--- YOUR INSTRUCTIONS ---
Please pick out and copy every line in the records below that contains the word "measured".

--- RECORDS FOR PROCESSING ---

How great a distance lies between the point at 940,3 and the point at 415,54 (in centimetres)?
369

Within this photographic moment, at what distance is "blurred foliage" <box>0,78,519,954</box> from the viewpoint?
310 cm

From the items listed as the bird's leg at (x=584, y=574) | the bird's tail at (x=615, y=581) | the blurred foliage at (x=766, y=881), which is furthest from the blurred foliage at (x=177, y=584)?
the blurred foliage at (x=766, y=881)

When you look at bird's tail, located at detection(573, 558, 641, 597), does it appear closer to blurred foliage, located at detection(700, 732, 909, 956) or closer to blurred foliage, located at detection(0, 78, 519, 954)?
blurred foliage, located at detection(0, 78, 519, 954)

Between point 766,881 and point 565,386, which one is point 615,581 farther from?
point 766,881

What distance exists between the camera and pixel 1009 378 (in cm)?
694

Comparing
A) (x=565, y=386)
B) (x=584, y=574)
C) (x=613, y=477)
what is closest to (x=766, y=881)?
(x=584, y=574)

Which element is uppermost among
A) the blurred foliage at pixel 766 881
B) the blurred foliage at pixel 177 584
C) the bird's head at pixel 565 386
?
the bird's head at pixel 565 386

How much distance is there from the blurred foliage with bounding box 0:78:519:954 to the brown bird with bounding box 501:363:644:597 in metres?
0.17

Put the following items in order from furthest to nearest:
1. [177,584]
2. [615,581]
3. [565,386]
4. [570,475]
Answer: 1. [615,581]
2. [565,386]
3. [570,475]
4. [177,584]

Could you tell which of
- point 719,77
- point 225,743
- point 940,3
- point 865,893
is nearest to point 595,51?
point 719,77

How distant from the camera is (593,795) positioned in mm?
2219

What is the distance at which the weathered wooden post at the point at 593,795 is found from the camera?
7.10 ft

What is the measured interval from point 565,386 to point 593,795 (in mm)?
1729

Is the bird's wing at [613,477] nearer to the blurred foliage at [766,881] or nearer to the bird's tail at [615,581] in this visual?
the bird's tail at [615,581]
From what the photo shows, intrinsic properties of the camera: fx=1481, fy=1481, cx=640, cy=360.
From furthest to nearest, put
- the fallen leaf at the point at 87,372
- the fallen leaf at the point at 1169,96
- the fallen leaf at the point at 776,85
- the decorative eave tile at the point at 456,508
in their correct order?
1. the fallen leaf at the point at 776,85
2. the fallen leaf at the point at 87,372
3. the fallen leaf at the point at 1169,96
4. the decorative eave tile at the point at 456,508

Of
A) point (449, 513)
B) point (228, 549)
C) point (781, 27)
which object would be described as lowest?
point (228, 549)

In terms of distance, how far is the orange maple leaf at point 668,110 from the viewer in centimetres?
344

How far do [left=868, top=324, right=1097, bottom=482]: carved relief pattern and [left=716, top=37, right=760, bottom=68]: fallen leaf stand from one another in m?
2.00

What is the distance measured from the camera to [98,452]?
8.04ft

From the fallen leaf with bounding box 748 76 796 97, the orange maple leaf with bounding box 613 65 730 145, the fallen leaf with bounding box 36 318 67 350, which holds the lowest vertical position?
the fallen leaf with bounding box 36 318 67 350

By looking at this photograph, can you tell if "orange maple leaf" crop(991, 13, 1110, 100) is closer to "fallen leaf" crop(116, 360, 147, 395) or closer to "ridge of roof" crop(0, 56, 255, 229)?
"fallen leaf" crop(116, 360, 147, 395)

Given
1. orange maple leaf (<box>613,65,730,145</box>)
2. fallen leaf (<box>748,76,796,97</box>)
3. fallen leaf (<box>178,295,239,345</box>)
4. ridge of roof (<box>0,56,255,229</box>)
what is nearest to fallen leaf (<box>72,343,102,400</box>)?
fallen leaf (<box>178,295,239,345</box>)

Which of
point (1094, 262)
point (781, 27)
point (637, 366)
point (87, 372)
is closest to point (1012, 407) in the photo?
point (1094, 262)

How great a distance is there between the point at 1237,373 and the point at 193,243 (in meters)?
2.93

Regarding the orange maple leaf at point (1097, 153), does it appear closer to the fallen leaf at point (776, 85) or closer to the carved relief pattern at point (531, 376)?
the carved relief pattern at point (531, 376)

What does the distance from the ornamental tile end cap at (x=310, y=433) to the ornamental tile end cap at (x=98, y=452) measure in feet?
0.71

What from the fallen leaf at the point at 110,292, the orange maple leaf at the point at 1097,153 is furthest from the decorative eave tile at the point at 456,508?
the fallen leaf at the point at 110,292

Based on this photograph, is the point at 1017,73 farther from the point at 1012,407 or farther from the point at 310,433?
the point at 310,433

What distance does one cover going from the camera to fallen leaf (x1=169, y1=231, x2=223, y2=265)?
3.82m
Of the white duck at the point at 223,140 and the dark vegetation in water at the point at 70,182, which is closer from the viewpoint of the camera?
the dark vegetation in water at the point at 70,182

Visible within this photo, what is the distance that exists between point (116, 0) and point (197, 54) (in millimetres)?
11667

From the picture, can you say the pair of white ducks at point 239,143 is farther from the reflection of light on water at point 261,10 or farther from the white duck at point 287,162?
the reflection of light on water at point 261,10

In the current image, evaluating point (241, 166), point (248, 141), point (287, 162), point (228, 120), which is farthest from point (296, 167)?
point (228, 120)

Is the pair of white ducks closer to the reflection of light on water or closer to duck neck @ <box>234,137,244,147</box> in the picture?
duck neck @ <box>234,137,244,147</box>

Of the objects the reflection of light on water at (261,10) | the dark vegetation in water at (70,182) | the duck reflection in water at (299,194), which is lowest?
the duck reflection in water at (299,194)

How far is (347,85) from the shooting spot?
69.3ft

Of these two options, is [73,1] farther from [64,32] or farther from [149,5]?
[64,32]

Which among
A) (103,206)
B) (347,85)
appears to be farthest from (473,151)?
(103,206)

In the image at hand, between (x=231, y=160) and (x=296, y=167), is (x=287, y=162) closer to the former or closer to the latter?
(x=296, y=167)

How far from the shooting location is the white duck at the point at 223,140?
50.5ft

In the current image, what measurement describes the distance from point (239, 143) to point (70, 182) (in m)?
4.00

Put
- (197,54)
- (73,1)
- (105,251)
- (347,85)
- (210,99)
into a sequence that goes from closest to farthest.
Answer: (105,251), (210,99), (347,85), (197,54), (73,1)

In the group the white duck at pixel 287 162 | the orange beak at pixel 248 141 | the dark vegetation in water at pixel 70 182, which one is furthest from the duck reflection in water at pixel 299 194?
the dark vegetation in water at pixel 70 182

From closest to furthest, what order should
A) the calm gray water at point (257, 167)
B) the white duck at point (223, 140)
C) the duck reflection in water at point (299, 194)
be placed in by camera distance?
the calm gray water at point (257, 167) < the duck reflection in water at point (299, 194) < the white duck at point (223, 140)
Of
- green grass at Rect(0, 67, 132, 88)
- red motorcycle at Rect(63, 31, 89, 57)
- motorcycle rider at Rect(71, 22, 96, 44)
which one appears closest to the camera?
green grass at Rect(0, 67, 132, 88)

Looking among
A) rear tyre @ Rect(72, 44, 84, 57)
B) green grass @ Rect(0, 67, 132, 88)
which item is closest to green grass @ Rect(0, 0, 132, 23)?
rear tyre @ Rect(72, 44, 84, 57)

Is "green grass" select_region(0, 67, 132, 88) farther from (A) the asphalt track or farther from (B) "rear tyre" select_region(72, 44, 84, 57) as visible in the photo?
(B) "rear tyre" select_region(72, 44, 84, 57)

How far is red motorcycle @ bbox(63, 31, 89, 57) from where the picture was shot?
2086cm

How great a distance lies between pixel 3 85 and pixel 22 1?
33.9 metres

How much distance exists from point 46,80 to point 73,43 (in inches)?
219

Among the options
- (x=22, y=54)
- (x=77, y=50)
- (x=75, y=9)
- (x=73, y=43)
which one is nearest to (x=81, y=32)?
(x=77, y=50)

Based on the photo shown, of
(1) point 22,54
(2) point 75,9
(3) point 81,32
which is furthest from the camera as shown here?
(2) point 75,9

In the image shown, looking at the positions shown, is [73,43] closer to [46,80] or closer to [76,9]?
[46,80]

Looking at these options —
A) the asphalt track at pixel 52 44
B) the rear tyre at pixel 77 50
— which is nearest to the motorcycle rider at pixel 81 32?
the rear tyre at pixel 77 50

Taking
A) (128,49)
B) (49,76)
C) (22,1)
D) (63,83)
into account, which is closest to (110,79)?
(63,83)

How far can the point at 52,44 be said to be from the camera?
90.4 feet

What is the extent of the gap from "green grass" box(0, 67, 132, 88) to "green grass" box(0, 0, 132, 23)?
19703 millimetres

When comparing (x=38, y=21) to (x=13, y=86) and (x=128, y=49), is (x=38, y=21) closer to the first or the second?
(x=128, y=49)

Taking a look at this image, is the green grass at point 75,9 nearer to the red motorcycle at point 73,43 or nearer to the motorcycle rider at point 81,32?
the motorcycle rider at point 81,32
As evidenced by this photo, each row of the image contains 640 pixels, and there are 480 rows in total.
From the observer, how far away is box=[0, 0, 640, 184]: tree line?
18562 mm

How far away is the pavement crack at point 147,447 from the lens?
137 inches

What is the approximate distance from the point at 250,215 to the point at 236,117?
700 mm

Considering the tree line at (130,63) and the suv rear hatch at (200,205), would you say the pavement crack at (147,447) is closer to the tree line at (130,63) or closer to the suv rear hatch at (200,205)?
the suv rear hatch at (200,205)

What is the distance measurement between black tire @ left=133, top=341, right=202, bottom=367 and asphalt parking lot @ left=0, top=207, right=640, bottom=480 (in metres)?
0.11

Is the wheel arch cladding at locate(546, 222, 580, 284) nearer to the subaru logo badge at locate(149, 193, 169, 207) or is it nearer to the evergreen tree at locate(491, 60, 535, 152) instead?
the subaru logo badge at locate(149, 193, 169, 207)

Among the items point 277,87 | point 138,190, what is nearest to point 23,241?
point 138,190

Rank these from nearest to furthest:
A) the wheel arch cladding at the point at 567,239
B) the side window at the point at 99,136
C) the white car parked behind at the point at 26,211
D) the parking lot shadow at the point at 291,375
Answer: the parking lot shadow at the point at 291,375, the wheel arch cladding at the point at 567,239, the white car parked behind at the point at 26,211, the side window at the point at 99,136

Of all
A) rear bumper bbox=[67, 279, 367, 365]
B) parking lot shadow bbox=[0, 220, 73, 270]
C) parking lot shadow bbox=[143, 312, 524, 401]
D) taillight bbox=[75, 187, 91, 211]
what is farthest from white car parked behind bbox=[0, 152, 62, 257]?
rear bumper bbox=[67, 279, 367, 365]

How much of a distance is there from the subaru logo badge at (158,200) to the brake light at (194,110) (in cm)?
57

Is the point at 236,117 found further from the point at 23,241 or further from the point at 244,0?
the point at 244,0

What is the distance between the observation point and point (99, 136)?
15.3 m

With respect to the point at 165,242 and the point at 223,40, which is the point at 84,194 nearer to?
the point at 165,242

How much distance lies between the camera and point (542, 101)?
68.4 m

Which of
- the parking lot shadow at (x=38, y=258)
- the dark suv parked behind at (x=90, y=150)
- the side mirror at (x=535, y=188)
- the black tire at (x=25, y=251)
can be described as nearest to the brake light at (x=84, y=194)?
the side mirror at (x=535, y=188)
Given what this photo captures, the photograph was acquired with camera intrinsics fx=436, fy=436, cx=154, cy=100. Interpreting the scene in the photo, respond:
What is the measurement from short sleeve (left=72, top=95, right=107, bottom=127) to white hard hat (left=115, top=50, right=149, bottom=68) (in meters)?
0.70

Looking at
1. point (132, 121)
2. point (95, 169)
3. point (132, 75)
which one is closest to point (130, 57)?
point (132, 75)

--- RESULT OF THE TASK ---
What is the measured interval from point 565,386 to point 593,795 (in mm)?
What is the distance measured from the camera to [98,452]?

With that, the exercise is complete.